Archaeological site in Ireland

The Céide Fields is an extensive prehistoric archaeological landscape located on the north coast of County Mayo, Ireland.

The complex consists of buried stone-walled field systems, habitation evidence, enclosures, and megalithic monuments preserved beneath blanket bog. The site has traditionally been interpreted as a Neolithic farming landscape dating to the fourth millennium BCE, based on radiocarbon dating, palaeoenvironmental analysis, excavation evidence, and long-term archaeological investigation conducted throughout the Céide Fields and wider North Mayo region.

An alternative interpretation proposed by Andrew Whitefield has suggested that aspects of the landscape may be more comparable to later Bronze Age or Iron Age field systems documented elsewhere in Europe.

The Behy court tomb, a megalithic monument, lies within the Céide Fields complex.

The site is in UNESCO's tentative list to gain World Heritage status.

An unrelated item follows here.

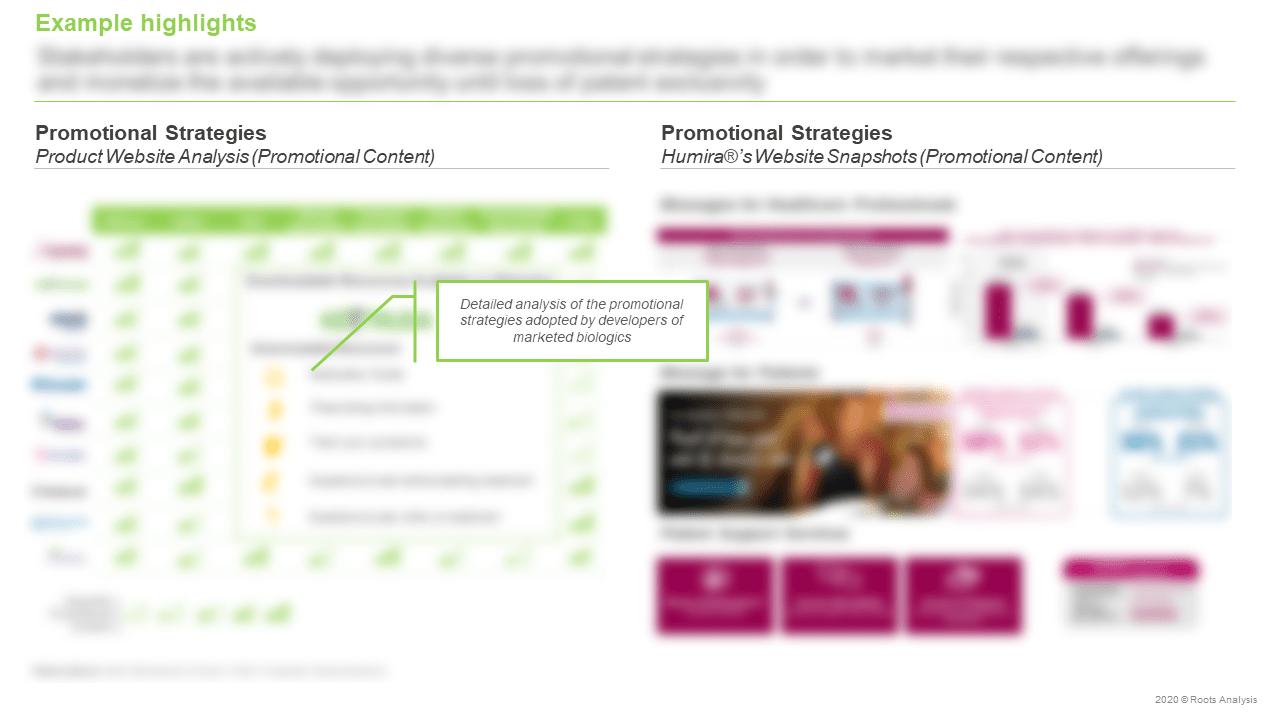 Top-Selling-Biologics-Market-Promotional-Strategies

There is estimated to be more than 100 km of field enclosure stone walls hidden beneath the peat bog.

==History==
The discovery of the Céide Fields originally began in the 1930s when a schoolteacher, Patrick Caulfield, noticed linear piles of rocks which were uncovered as he cut away some peat for fuel. Caulfield noted that the rocks must have been placed there by people, because their configuration was apparently unnatural and deliberate. The rocks were also positioned beneath the bog, which suggested they were there before the bog developed, implying a very ancient origin.

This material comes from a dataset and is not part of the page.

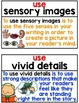 Writing Strategies Word Wall - 39 Writing Strategies Posters or Flashcards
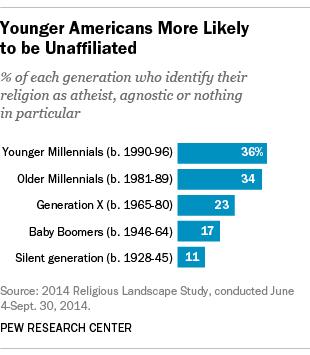 age breakdown nones 2014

The unravelling of the significance of this discovery did not begin for another forty years when Patrick's son, Seamus, having studied archaeology, began to investigate further. Investigations revealed a complex of fields, houses and megalithic tombs concealed by the growth of blanket bogs over the course of many centuries.

While research by Seamas Caulfield and other archaeologists has dated the Céide Fields complex to the Neolithic (Stone Age) period, other research has questioned this conclusion and suggested a later (Bronze Age) date.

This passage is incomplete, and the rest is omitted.